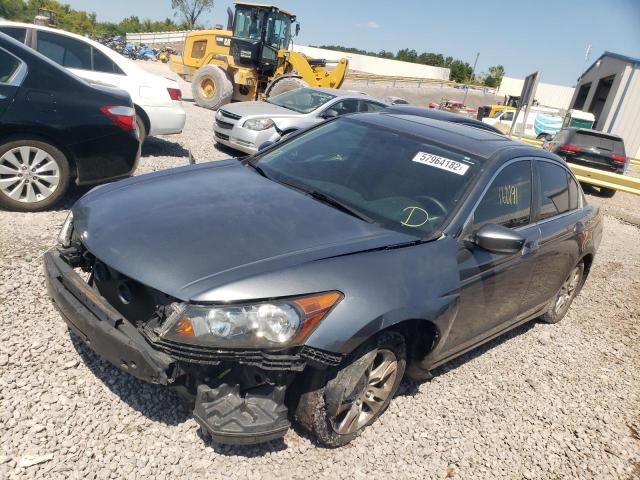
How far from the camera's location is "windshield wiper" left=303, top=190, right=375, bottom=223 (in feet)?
9.48

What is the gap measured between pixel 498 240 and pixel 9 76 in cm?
433

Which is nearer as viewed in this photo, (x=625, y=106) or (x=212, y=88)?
(x=212, y=88)

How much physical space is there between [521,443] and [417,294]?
52.0 inches

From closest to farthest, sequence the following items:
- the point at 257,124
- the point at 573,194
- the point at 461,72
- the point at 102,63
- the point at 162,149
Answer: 1. the point at 573,194
2. the point at 102,63
3. the point at 162,149
4. the point at 257,124
5. the point at 461,72

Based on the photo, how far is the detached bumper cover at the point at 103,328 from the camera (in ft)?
6.95

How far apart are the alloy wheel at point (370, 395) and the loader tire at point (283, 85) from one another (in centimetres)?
1162

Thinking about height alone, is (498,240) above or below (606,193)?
above

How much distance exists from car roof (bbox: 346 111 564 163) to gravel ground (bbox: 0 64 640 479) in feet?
5.27

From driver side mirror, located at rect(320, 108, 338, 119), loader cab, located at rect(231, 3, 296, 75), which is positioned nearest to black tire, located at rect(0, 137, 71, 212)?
driver side mirror, located at rect(320, 108, 338, 119)

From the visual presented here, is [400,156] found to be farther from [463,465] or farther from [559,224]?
[463,465]

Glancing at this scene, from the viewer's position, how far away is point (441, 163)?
126 inches

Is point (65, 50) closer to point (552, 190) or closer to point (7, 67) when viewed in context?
point (7, 67)


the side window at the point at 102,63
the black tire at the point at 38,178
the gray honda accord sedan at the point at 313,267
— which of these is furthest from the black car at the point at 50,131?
the side window at the point at 102,63

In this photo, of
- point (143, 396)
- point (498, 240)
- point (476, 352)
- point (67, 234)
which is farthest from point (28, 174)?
point (476, 352)
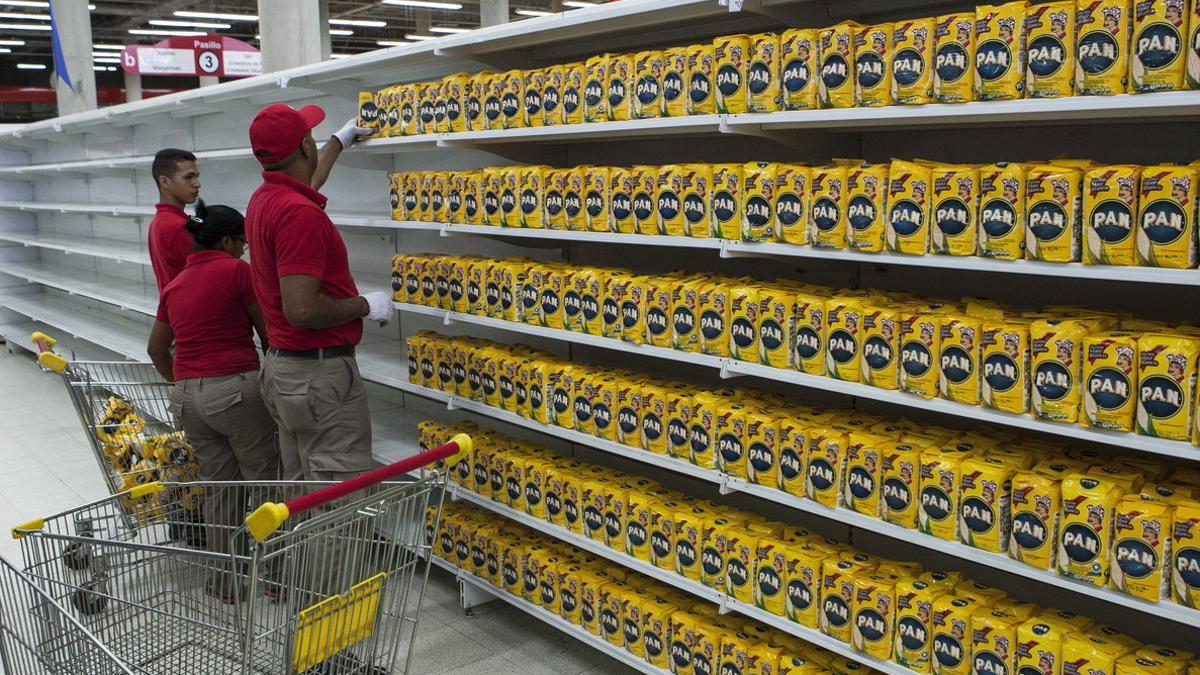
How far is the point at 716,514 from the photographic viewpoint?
2895 mm

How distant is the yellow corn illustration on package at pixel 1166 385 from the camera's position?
179 centimetres

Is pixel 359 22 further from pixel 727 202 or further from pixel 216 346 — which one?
pixel 727 202

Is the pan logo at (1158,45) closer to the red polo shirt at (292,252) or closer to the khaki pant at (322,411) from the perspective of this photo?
the red polo shirt at (292,252)

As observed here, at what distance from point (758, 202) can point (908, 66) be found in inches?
21.5

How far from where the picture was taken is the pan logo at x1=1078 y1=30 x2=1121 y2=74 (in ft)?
5.97

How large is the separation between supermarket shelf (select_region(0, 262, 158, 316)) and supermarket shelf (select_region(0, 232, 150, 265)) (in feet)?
0.81

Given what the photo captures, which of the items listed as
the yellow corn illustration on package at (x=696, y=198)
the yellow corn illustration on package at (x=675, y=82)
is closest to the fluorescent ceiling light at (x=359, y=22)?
the yellow corn illustration on package at (x=675, y=82)

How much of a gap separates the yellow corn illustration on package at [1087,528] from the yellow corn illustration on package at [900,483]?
36 cm

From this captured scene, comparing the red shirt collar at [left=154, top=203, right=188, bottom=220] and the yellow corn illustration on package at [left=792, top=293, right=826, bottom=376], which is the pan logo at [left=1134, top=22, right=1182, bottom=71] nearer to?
the yellow corn illustration on package at [left=792, top=293, right=826, bottom=376]

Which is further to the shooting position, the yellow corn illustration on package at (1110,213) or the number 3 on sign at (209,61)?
the number 3 on sign at (209,61)

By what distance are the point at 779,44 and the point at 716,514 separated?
4.76 ft

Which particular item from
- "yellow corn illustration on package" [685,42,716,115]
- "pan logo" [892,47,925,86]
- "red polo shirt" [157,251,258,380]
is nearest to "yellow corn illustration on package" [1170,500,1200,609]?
"pan logo" [892,47,925,86]

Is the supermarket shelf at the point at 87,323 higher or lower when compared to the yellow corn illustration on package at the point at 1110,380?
lower

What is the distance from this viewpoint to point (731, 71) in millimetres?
2527
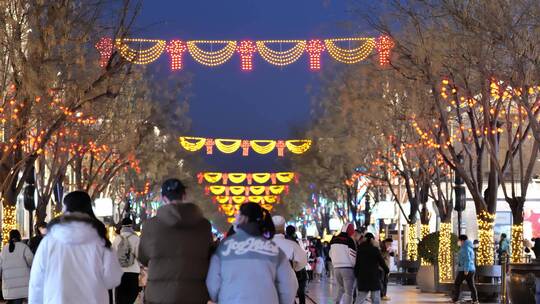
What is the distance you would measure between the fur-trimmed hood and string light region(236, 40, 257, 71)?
3101cm

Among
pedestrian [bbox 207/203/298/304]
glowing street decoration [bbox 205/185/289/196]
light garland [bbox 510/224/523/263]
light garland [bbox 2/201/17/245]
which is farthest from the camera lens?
glowing street decoration [bbox 205/185/289/196]

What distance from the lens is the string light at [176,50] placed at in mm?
40000

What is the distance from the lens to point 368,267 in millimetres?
20953

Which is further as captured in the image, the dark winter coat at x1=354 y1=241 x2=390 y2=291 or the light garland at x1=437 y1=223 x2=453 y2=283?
the light garland at x1=437 y1=223 x2=453 y2=283

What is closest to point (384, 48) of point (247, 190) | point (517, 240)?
point (517, 240)

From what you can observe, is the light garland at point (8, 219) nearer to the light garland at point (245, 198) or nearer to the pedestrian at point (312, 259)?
the pedestrian at point (312, 259)

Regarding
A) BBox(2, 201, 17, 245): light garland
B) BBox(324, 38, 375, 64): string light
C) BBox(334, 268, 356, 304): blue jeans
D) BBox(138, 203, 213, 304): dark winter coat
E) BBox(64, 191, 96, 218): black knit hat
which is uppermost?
BBox(324, 38, 375, 64): string light

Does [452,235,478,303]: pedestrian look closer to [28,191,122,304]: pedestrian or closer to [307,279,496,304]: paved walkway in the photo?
[307,279,496,304]: paved walkway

====================

Exercise directions:
Copy out the items word for word, from the line containing "From what you" through the end of the items.

Answer:
From what you can observe, is the light garland at point (8, 219) nearer to the light garland at point (245, 198) or nearer to the pedestrian at point (312, 259)?
the pedestrian at point (312, 259)

Regarding
A) BBox(2, 201, 17, 245): light garland
B) BBox(324, 38, 375, 64): string light
C) BBox(334, 268, 356, 304): blue jeans
D) BBox(138, 203, 213, 304): dark winter coat
E) BBox(64, 191, 96, 218): black knit hat
which is uppermost?
BBox(324, 38, 375, 64): string light

Does [452,235,478,303]: pedestrian look closer to [28,191,122,304]: pedestrian or closer to [307,279,496,304]: paved walkway in the photo?
[307,279,496,304]: paved walkway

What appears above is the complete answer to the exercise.